[Records]
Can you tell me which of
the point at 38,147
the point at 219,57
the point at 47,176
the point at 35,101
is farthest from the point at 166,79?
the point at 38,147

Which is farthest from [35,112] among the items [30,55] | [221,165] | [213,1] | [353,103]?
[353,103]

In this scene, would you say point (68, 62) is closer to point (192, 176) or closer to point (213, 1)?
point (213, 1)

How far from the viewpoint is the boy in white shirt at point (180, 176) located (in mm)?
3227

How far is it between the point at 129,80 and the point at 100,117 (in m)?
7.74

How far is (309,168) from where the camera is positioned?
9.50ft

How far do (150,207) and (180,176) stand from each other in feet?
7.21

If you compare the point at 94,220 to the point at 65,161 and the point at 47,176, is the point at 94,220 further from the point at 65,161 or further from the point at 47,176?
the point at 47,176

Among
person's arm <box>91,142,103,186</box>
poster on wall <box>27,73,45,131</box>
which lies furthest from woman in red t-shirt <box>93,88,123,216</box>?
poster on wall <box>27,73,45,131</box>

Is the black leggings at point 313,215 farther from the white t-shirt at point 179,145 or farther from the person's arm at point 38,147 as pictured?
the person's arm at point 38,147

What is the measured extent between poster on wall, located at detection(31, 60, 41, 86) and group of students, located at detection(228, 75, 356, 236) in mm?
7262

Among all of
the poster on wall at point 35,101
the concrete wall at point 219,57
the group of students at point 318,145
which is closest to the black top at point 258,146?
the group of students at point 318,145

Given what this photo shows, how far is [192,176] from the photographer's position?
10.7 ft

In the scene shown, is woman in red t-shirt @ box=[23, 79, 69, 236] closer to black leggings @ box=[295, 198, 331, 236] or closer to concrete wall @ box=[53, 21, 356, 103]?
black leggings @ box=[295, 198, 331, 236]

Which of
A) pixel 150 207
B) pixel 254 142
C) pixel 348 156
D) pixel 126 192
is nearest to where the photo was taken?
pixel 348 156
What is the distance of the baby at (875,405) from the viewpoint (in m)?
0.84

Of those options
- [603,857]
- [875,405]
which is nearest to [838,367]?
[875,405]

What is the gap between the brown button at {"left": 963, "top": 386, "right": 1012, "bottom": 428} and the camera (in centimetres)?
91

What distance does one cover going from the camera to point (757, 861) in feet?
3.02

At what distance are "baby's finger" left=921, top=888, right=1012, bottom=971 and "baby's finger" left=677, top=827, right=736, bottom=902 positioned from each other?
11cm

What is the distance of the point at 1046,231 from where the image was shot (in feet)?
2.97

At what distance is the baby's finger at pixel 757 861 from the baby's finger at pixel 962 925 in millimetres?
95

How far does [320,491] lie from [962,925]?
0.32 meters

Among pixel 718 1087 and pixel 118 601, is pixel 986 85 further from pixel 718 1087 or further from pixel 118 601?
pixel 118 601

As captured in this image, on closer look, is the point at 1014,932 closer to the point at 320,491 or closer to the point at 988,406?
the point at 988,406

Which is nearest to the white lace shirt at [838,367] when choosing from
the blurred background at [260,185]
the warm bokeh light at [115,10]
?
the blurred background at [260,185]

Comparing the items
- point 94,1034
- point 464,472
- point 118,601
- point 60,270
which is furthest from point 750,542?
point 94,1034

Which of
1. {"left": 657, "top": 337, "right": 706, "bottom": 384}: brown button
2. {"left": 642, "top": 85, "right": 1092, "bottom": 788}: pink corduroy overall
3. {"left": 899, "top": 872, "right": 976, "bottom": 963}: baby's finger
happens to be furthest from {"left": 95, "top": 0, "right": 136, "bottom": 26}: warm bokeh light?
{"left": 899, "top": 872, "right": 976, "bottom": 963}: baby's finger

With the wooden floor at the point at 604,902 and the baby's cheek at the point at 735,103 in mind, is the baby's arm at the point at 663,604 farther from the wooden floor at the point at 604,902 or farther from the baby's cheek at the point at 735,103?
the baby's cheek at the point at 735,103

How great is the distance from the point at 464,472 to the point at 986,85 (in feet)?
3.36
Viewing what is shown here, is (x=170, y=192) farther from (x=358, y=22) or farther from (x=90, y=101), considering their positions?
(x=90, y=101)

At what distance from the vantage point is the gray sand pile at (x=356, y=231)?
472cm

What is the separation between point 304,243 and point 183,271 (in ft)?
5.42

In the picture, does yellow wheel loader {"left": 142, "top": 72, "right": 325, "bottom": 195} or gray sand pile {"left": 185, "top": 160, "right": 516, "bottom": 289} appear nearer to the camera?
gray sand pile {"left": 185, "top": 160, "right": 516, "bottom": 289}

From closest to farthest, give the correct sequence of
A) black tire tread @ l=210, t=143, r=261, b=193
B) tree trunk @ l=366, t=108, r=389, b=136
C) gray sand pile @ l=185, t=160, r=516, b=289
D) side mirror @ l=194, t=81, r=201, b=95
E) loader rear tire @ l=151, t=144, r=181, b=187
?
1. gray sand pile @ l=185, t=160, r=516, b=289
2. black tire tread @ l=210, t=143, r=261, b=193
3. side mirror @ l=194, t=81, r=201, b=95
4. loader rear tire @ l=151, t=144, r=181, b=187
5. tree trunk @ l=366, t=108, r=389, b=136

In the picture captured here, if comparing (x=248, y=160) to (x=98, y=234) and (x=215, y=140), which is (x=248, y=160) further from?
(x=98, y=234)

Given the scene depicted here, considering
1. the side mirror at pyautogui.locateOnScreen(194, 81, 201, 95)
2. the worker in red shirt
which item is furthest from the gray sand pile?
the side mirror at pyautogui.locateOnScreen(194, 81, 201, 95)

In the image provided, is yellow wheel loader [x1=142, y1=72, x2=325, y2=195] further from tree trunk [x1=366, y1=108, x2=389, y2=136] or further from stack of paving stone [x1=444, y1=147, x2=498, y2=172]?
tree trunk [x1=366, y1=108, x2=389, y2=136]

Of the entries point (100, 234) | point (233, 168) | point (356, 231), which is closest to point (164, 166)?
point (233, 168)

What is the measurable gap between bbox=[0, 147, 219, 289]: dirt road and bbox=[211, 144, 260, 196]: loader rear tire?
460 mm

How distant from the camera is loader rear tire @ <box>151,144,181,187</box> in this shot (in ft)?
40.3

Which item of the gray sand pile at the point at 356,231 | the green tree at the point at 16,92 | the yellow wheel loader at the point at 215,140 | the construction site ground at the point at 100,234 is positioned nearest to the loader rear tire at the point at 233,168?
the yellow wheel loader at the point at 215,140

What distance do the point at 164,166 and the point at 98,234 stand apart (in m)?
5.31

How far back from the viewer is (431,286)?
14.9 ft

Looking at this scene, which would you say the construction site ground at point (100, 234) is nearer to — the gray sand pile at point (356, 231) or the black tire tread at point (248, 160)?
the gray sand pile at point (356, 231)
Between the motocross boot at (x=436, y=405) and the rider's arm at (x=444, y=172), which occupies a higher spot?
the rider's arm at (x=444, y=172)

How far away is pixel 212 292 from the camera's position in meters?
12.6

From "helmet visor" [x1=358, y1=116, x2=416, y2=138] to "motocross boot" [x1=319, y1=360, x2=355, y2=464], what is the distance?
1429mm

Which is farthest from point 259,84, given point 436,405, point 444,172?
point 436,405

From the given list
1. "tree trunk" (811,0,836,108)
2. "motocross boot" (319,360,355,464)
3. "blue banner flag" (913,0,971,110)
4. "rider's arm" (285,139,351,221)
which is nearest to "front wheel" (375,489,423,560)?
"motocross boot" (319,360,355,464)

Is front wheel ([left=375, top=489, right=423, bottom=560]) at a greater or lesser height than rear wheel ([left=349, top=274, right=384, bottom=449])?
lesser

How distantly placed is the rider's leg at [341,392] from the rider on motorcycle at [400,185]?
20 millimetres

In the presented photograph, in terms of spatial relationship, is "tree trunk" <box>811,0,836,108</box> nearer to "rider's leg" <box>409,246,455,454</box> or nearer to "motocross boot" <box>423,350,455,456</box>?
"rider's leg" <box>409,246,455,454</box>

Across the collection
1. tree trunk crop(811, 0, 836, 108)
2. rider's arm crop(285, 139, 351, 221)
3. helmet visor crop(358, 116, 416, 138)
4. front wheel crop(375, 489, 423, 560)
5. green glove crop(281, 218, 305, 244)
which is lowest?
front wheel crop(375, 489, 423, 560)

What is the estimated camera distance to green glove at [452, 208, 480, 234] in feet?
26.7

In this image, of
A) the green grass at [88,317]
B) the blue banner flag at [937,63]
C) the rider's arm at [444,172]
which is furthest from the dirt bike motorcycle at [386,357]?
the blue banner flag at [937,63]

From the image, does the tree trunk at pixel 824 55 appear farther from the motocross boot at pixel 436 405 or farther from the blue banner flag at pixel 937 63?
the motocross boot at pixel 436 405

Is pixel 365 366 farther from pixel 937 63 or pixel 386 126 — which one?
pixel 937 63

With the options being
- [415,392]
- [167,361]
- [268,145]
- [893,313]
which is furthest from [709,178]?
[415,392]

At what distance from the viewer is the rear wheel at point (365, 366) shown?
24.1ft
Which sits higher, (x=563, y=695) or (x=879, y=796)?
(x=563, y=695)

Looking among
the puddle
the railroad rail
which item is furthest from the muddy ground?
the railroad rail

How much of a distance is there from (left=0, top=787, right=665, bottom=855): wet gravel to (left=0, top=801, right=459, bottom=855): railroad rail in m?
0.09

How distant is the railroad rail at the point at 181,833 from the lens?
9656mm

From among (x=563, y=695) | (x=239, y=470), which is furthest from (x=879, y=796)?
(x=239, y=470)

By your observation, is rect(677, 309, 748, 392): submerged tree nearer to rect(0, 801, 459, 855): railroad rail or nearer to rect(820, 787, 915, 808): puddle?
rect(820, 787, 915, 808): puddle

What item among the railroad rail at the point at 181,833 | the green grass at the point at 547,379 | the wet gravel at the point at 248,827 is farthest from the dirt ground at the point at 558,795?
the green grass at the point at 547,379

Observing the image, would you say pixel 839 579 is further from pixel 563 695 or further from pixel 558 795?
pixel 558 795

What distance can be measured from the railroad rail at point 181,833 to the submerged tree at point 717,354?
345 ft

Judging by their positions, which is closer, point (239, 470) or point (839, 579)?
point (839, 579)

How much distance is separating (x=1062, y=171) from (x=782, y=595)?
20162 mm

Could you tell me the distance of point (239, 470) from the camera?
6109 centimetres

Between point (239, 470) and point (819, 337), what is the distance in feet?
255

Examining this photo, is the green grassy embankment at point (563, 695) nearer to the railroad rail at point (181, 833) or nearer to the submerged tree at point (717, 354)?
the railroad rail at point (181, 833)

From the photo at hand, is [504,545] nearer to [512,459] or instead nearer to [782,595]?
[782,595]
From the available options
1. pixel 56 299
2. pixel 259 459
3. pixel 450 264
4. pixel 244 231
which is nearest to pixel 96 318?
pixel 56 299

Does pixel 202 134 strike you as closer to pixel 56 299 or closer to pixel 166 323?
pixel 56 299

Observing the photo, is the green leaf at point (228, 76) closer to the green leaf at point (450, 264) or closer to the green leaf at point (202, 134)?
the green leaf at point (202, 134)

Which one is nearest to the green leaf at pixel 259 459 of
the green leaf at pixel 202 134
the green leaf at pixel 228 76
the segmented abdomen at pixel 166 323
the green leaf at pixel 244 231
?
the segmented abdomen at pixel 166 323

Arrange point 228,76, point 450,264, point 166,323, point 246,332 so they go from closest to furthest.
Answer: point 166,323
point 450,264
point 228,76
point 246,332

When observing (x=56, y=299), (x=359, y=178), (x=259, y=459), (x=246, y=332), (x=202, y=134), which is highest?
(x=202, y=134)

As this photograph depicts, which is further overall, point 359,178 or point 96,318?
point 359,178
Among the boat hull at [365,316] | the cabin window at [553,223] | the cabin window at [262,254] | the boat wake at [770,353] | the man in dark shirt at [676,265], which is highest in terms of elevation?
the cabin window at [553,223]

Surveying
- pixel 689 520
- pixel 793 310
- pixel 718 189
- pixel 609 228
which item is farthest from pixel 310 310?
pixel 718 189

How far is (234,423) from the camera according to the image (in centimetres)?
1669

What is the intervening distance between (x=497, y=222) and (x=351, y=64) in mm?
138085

● Exercise details
Your answer should consist only of the lines from the one with "Among the boat" through the end of the data above, reproduced exactly.

● Right answer
Among the boat hull at [365,316] | the cabin window at [553,223] | the cabin window at [262,254] | the boat wake at [770,353] | the man in dark shirt at [676,265], which is highest in terms of elevation?
the cabin window at [553,223]

Surveying
- pixel 689 520
- pixel 793 310
- pixel 718 189
- pixel 609 228
which item is farthest from pixel 310 310?
pixel 718 189

How far is (234,423) from the camera according to the image (in centimetres)?
1669

What is the intervening distance between (x=497, y=222) and (x=351, y=64) in mm?
138085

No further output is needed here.